Machine learning techniques have proved to be successful in a variety of biological applications. However, almost all these successful cases relied on both the quality and quantity of the data, which is not true in general especially for ongoing biological research. One case is Plasmodesmata-located proteins (PDLPs). PDLPs are type-I transmembrane proteins, which are targeted to intercellular pores called plasmodesmata (PD). PD is membrane-lined intercellular communication channels through which essential nutrients and signaling molecules move between neighboring cells in the plant. This cell-to-cell exchange of molecules through PD is fundamental to the physiology, development and immunity of the plant. However, no universal or consensus PD-targeting signal has ever been discerned nor molecular details are known. Furthermore, only 8 PDLPs have been verified in Arabidopsis thaliana experimentally. The limited number of data prevents trantinonal machine learning techniques from learning the useful knowledge to make any predictions.

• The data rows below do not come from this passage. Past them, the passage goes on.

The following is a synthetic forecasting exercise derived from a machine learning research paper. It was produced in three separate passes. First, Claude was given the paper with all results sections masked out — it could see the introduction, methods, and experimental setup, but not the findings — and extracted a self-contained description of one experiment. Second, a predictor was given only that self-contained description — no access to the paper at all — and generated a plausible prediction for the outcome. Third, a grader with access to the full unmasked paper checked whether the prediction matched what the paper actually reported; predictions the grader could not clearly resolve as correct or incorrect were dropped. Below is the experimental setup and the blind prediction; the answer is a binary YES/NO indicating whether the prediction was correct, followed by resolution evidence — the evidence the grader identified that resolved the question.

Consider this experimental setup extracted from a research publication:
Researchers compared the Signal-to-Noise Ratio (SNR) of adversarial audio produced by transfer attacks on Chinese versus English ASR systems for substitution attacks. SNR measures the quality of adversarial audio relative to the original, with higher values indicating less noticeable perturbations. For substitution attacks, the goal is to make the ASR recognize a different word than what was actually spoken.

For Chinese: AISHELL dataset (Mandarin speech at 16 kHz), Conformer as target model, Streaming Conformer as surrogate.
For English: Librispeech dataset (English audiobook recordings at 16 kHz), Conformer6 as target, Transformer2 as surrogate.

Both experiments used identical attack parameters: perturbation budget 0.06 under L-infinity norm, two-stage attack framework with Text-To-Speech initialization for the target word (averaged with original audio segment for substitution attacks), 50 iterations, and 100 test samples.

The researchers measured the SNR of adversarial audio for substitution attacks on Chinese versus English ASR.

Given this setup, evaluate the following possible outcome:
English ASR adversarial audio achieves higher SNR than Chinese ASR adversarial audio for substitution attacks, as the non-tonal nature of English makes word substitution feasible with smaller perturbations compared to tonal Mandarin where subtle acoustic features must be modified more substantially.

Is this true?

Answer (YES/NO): YES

To tackle the difficulties in PDLP study, closely cooperating biological knowledge and machine learning techniques is necessary, and special designed machine learning algorithms are preferred to leverage both the biological knowledge and the usage of limited data. Therefore, to the problems of PDLP candidate prediction, PD-targeting discovering, we designed (1). a hyper-classifier combining HMM and SVM to predict PDLP candidates. (2). a 3-state HMM called PDHMM to predict PD-targeting region. (3). To overcome the issue of insufficient data, algorithms of training HMM with partially labelled data, training HMM with both positive and negative examples are developed. By the work done in (1) and (2), several PD-targeting signals in known PDLPs, one new discovered PDLP, several PD-associated proteins are verified in the wet lab experiment successfully. Moreover, a web-server has been developed to assist biologists in PDLP study.  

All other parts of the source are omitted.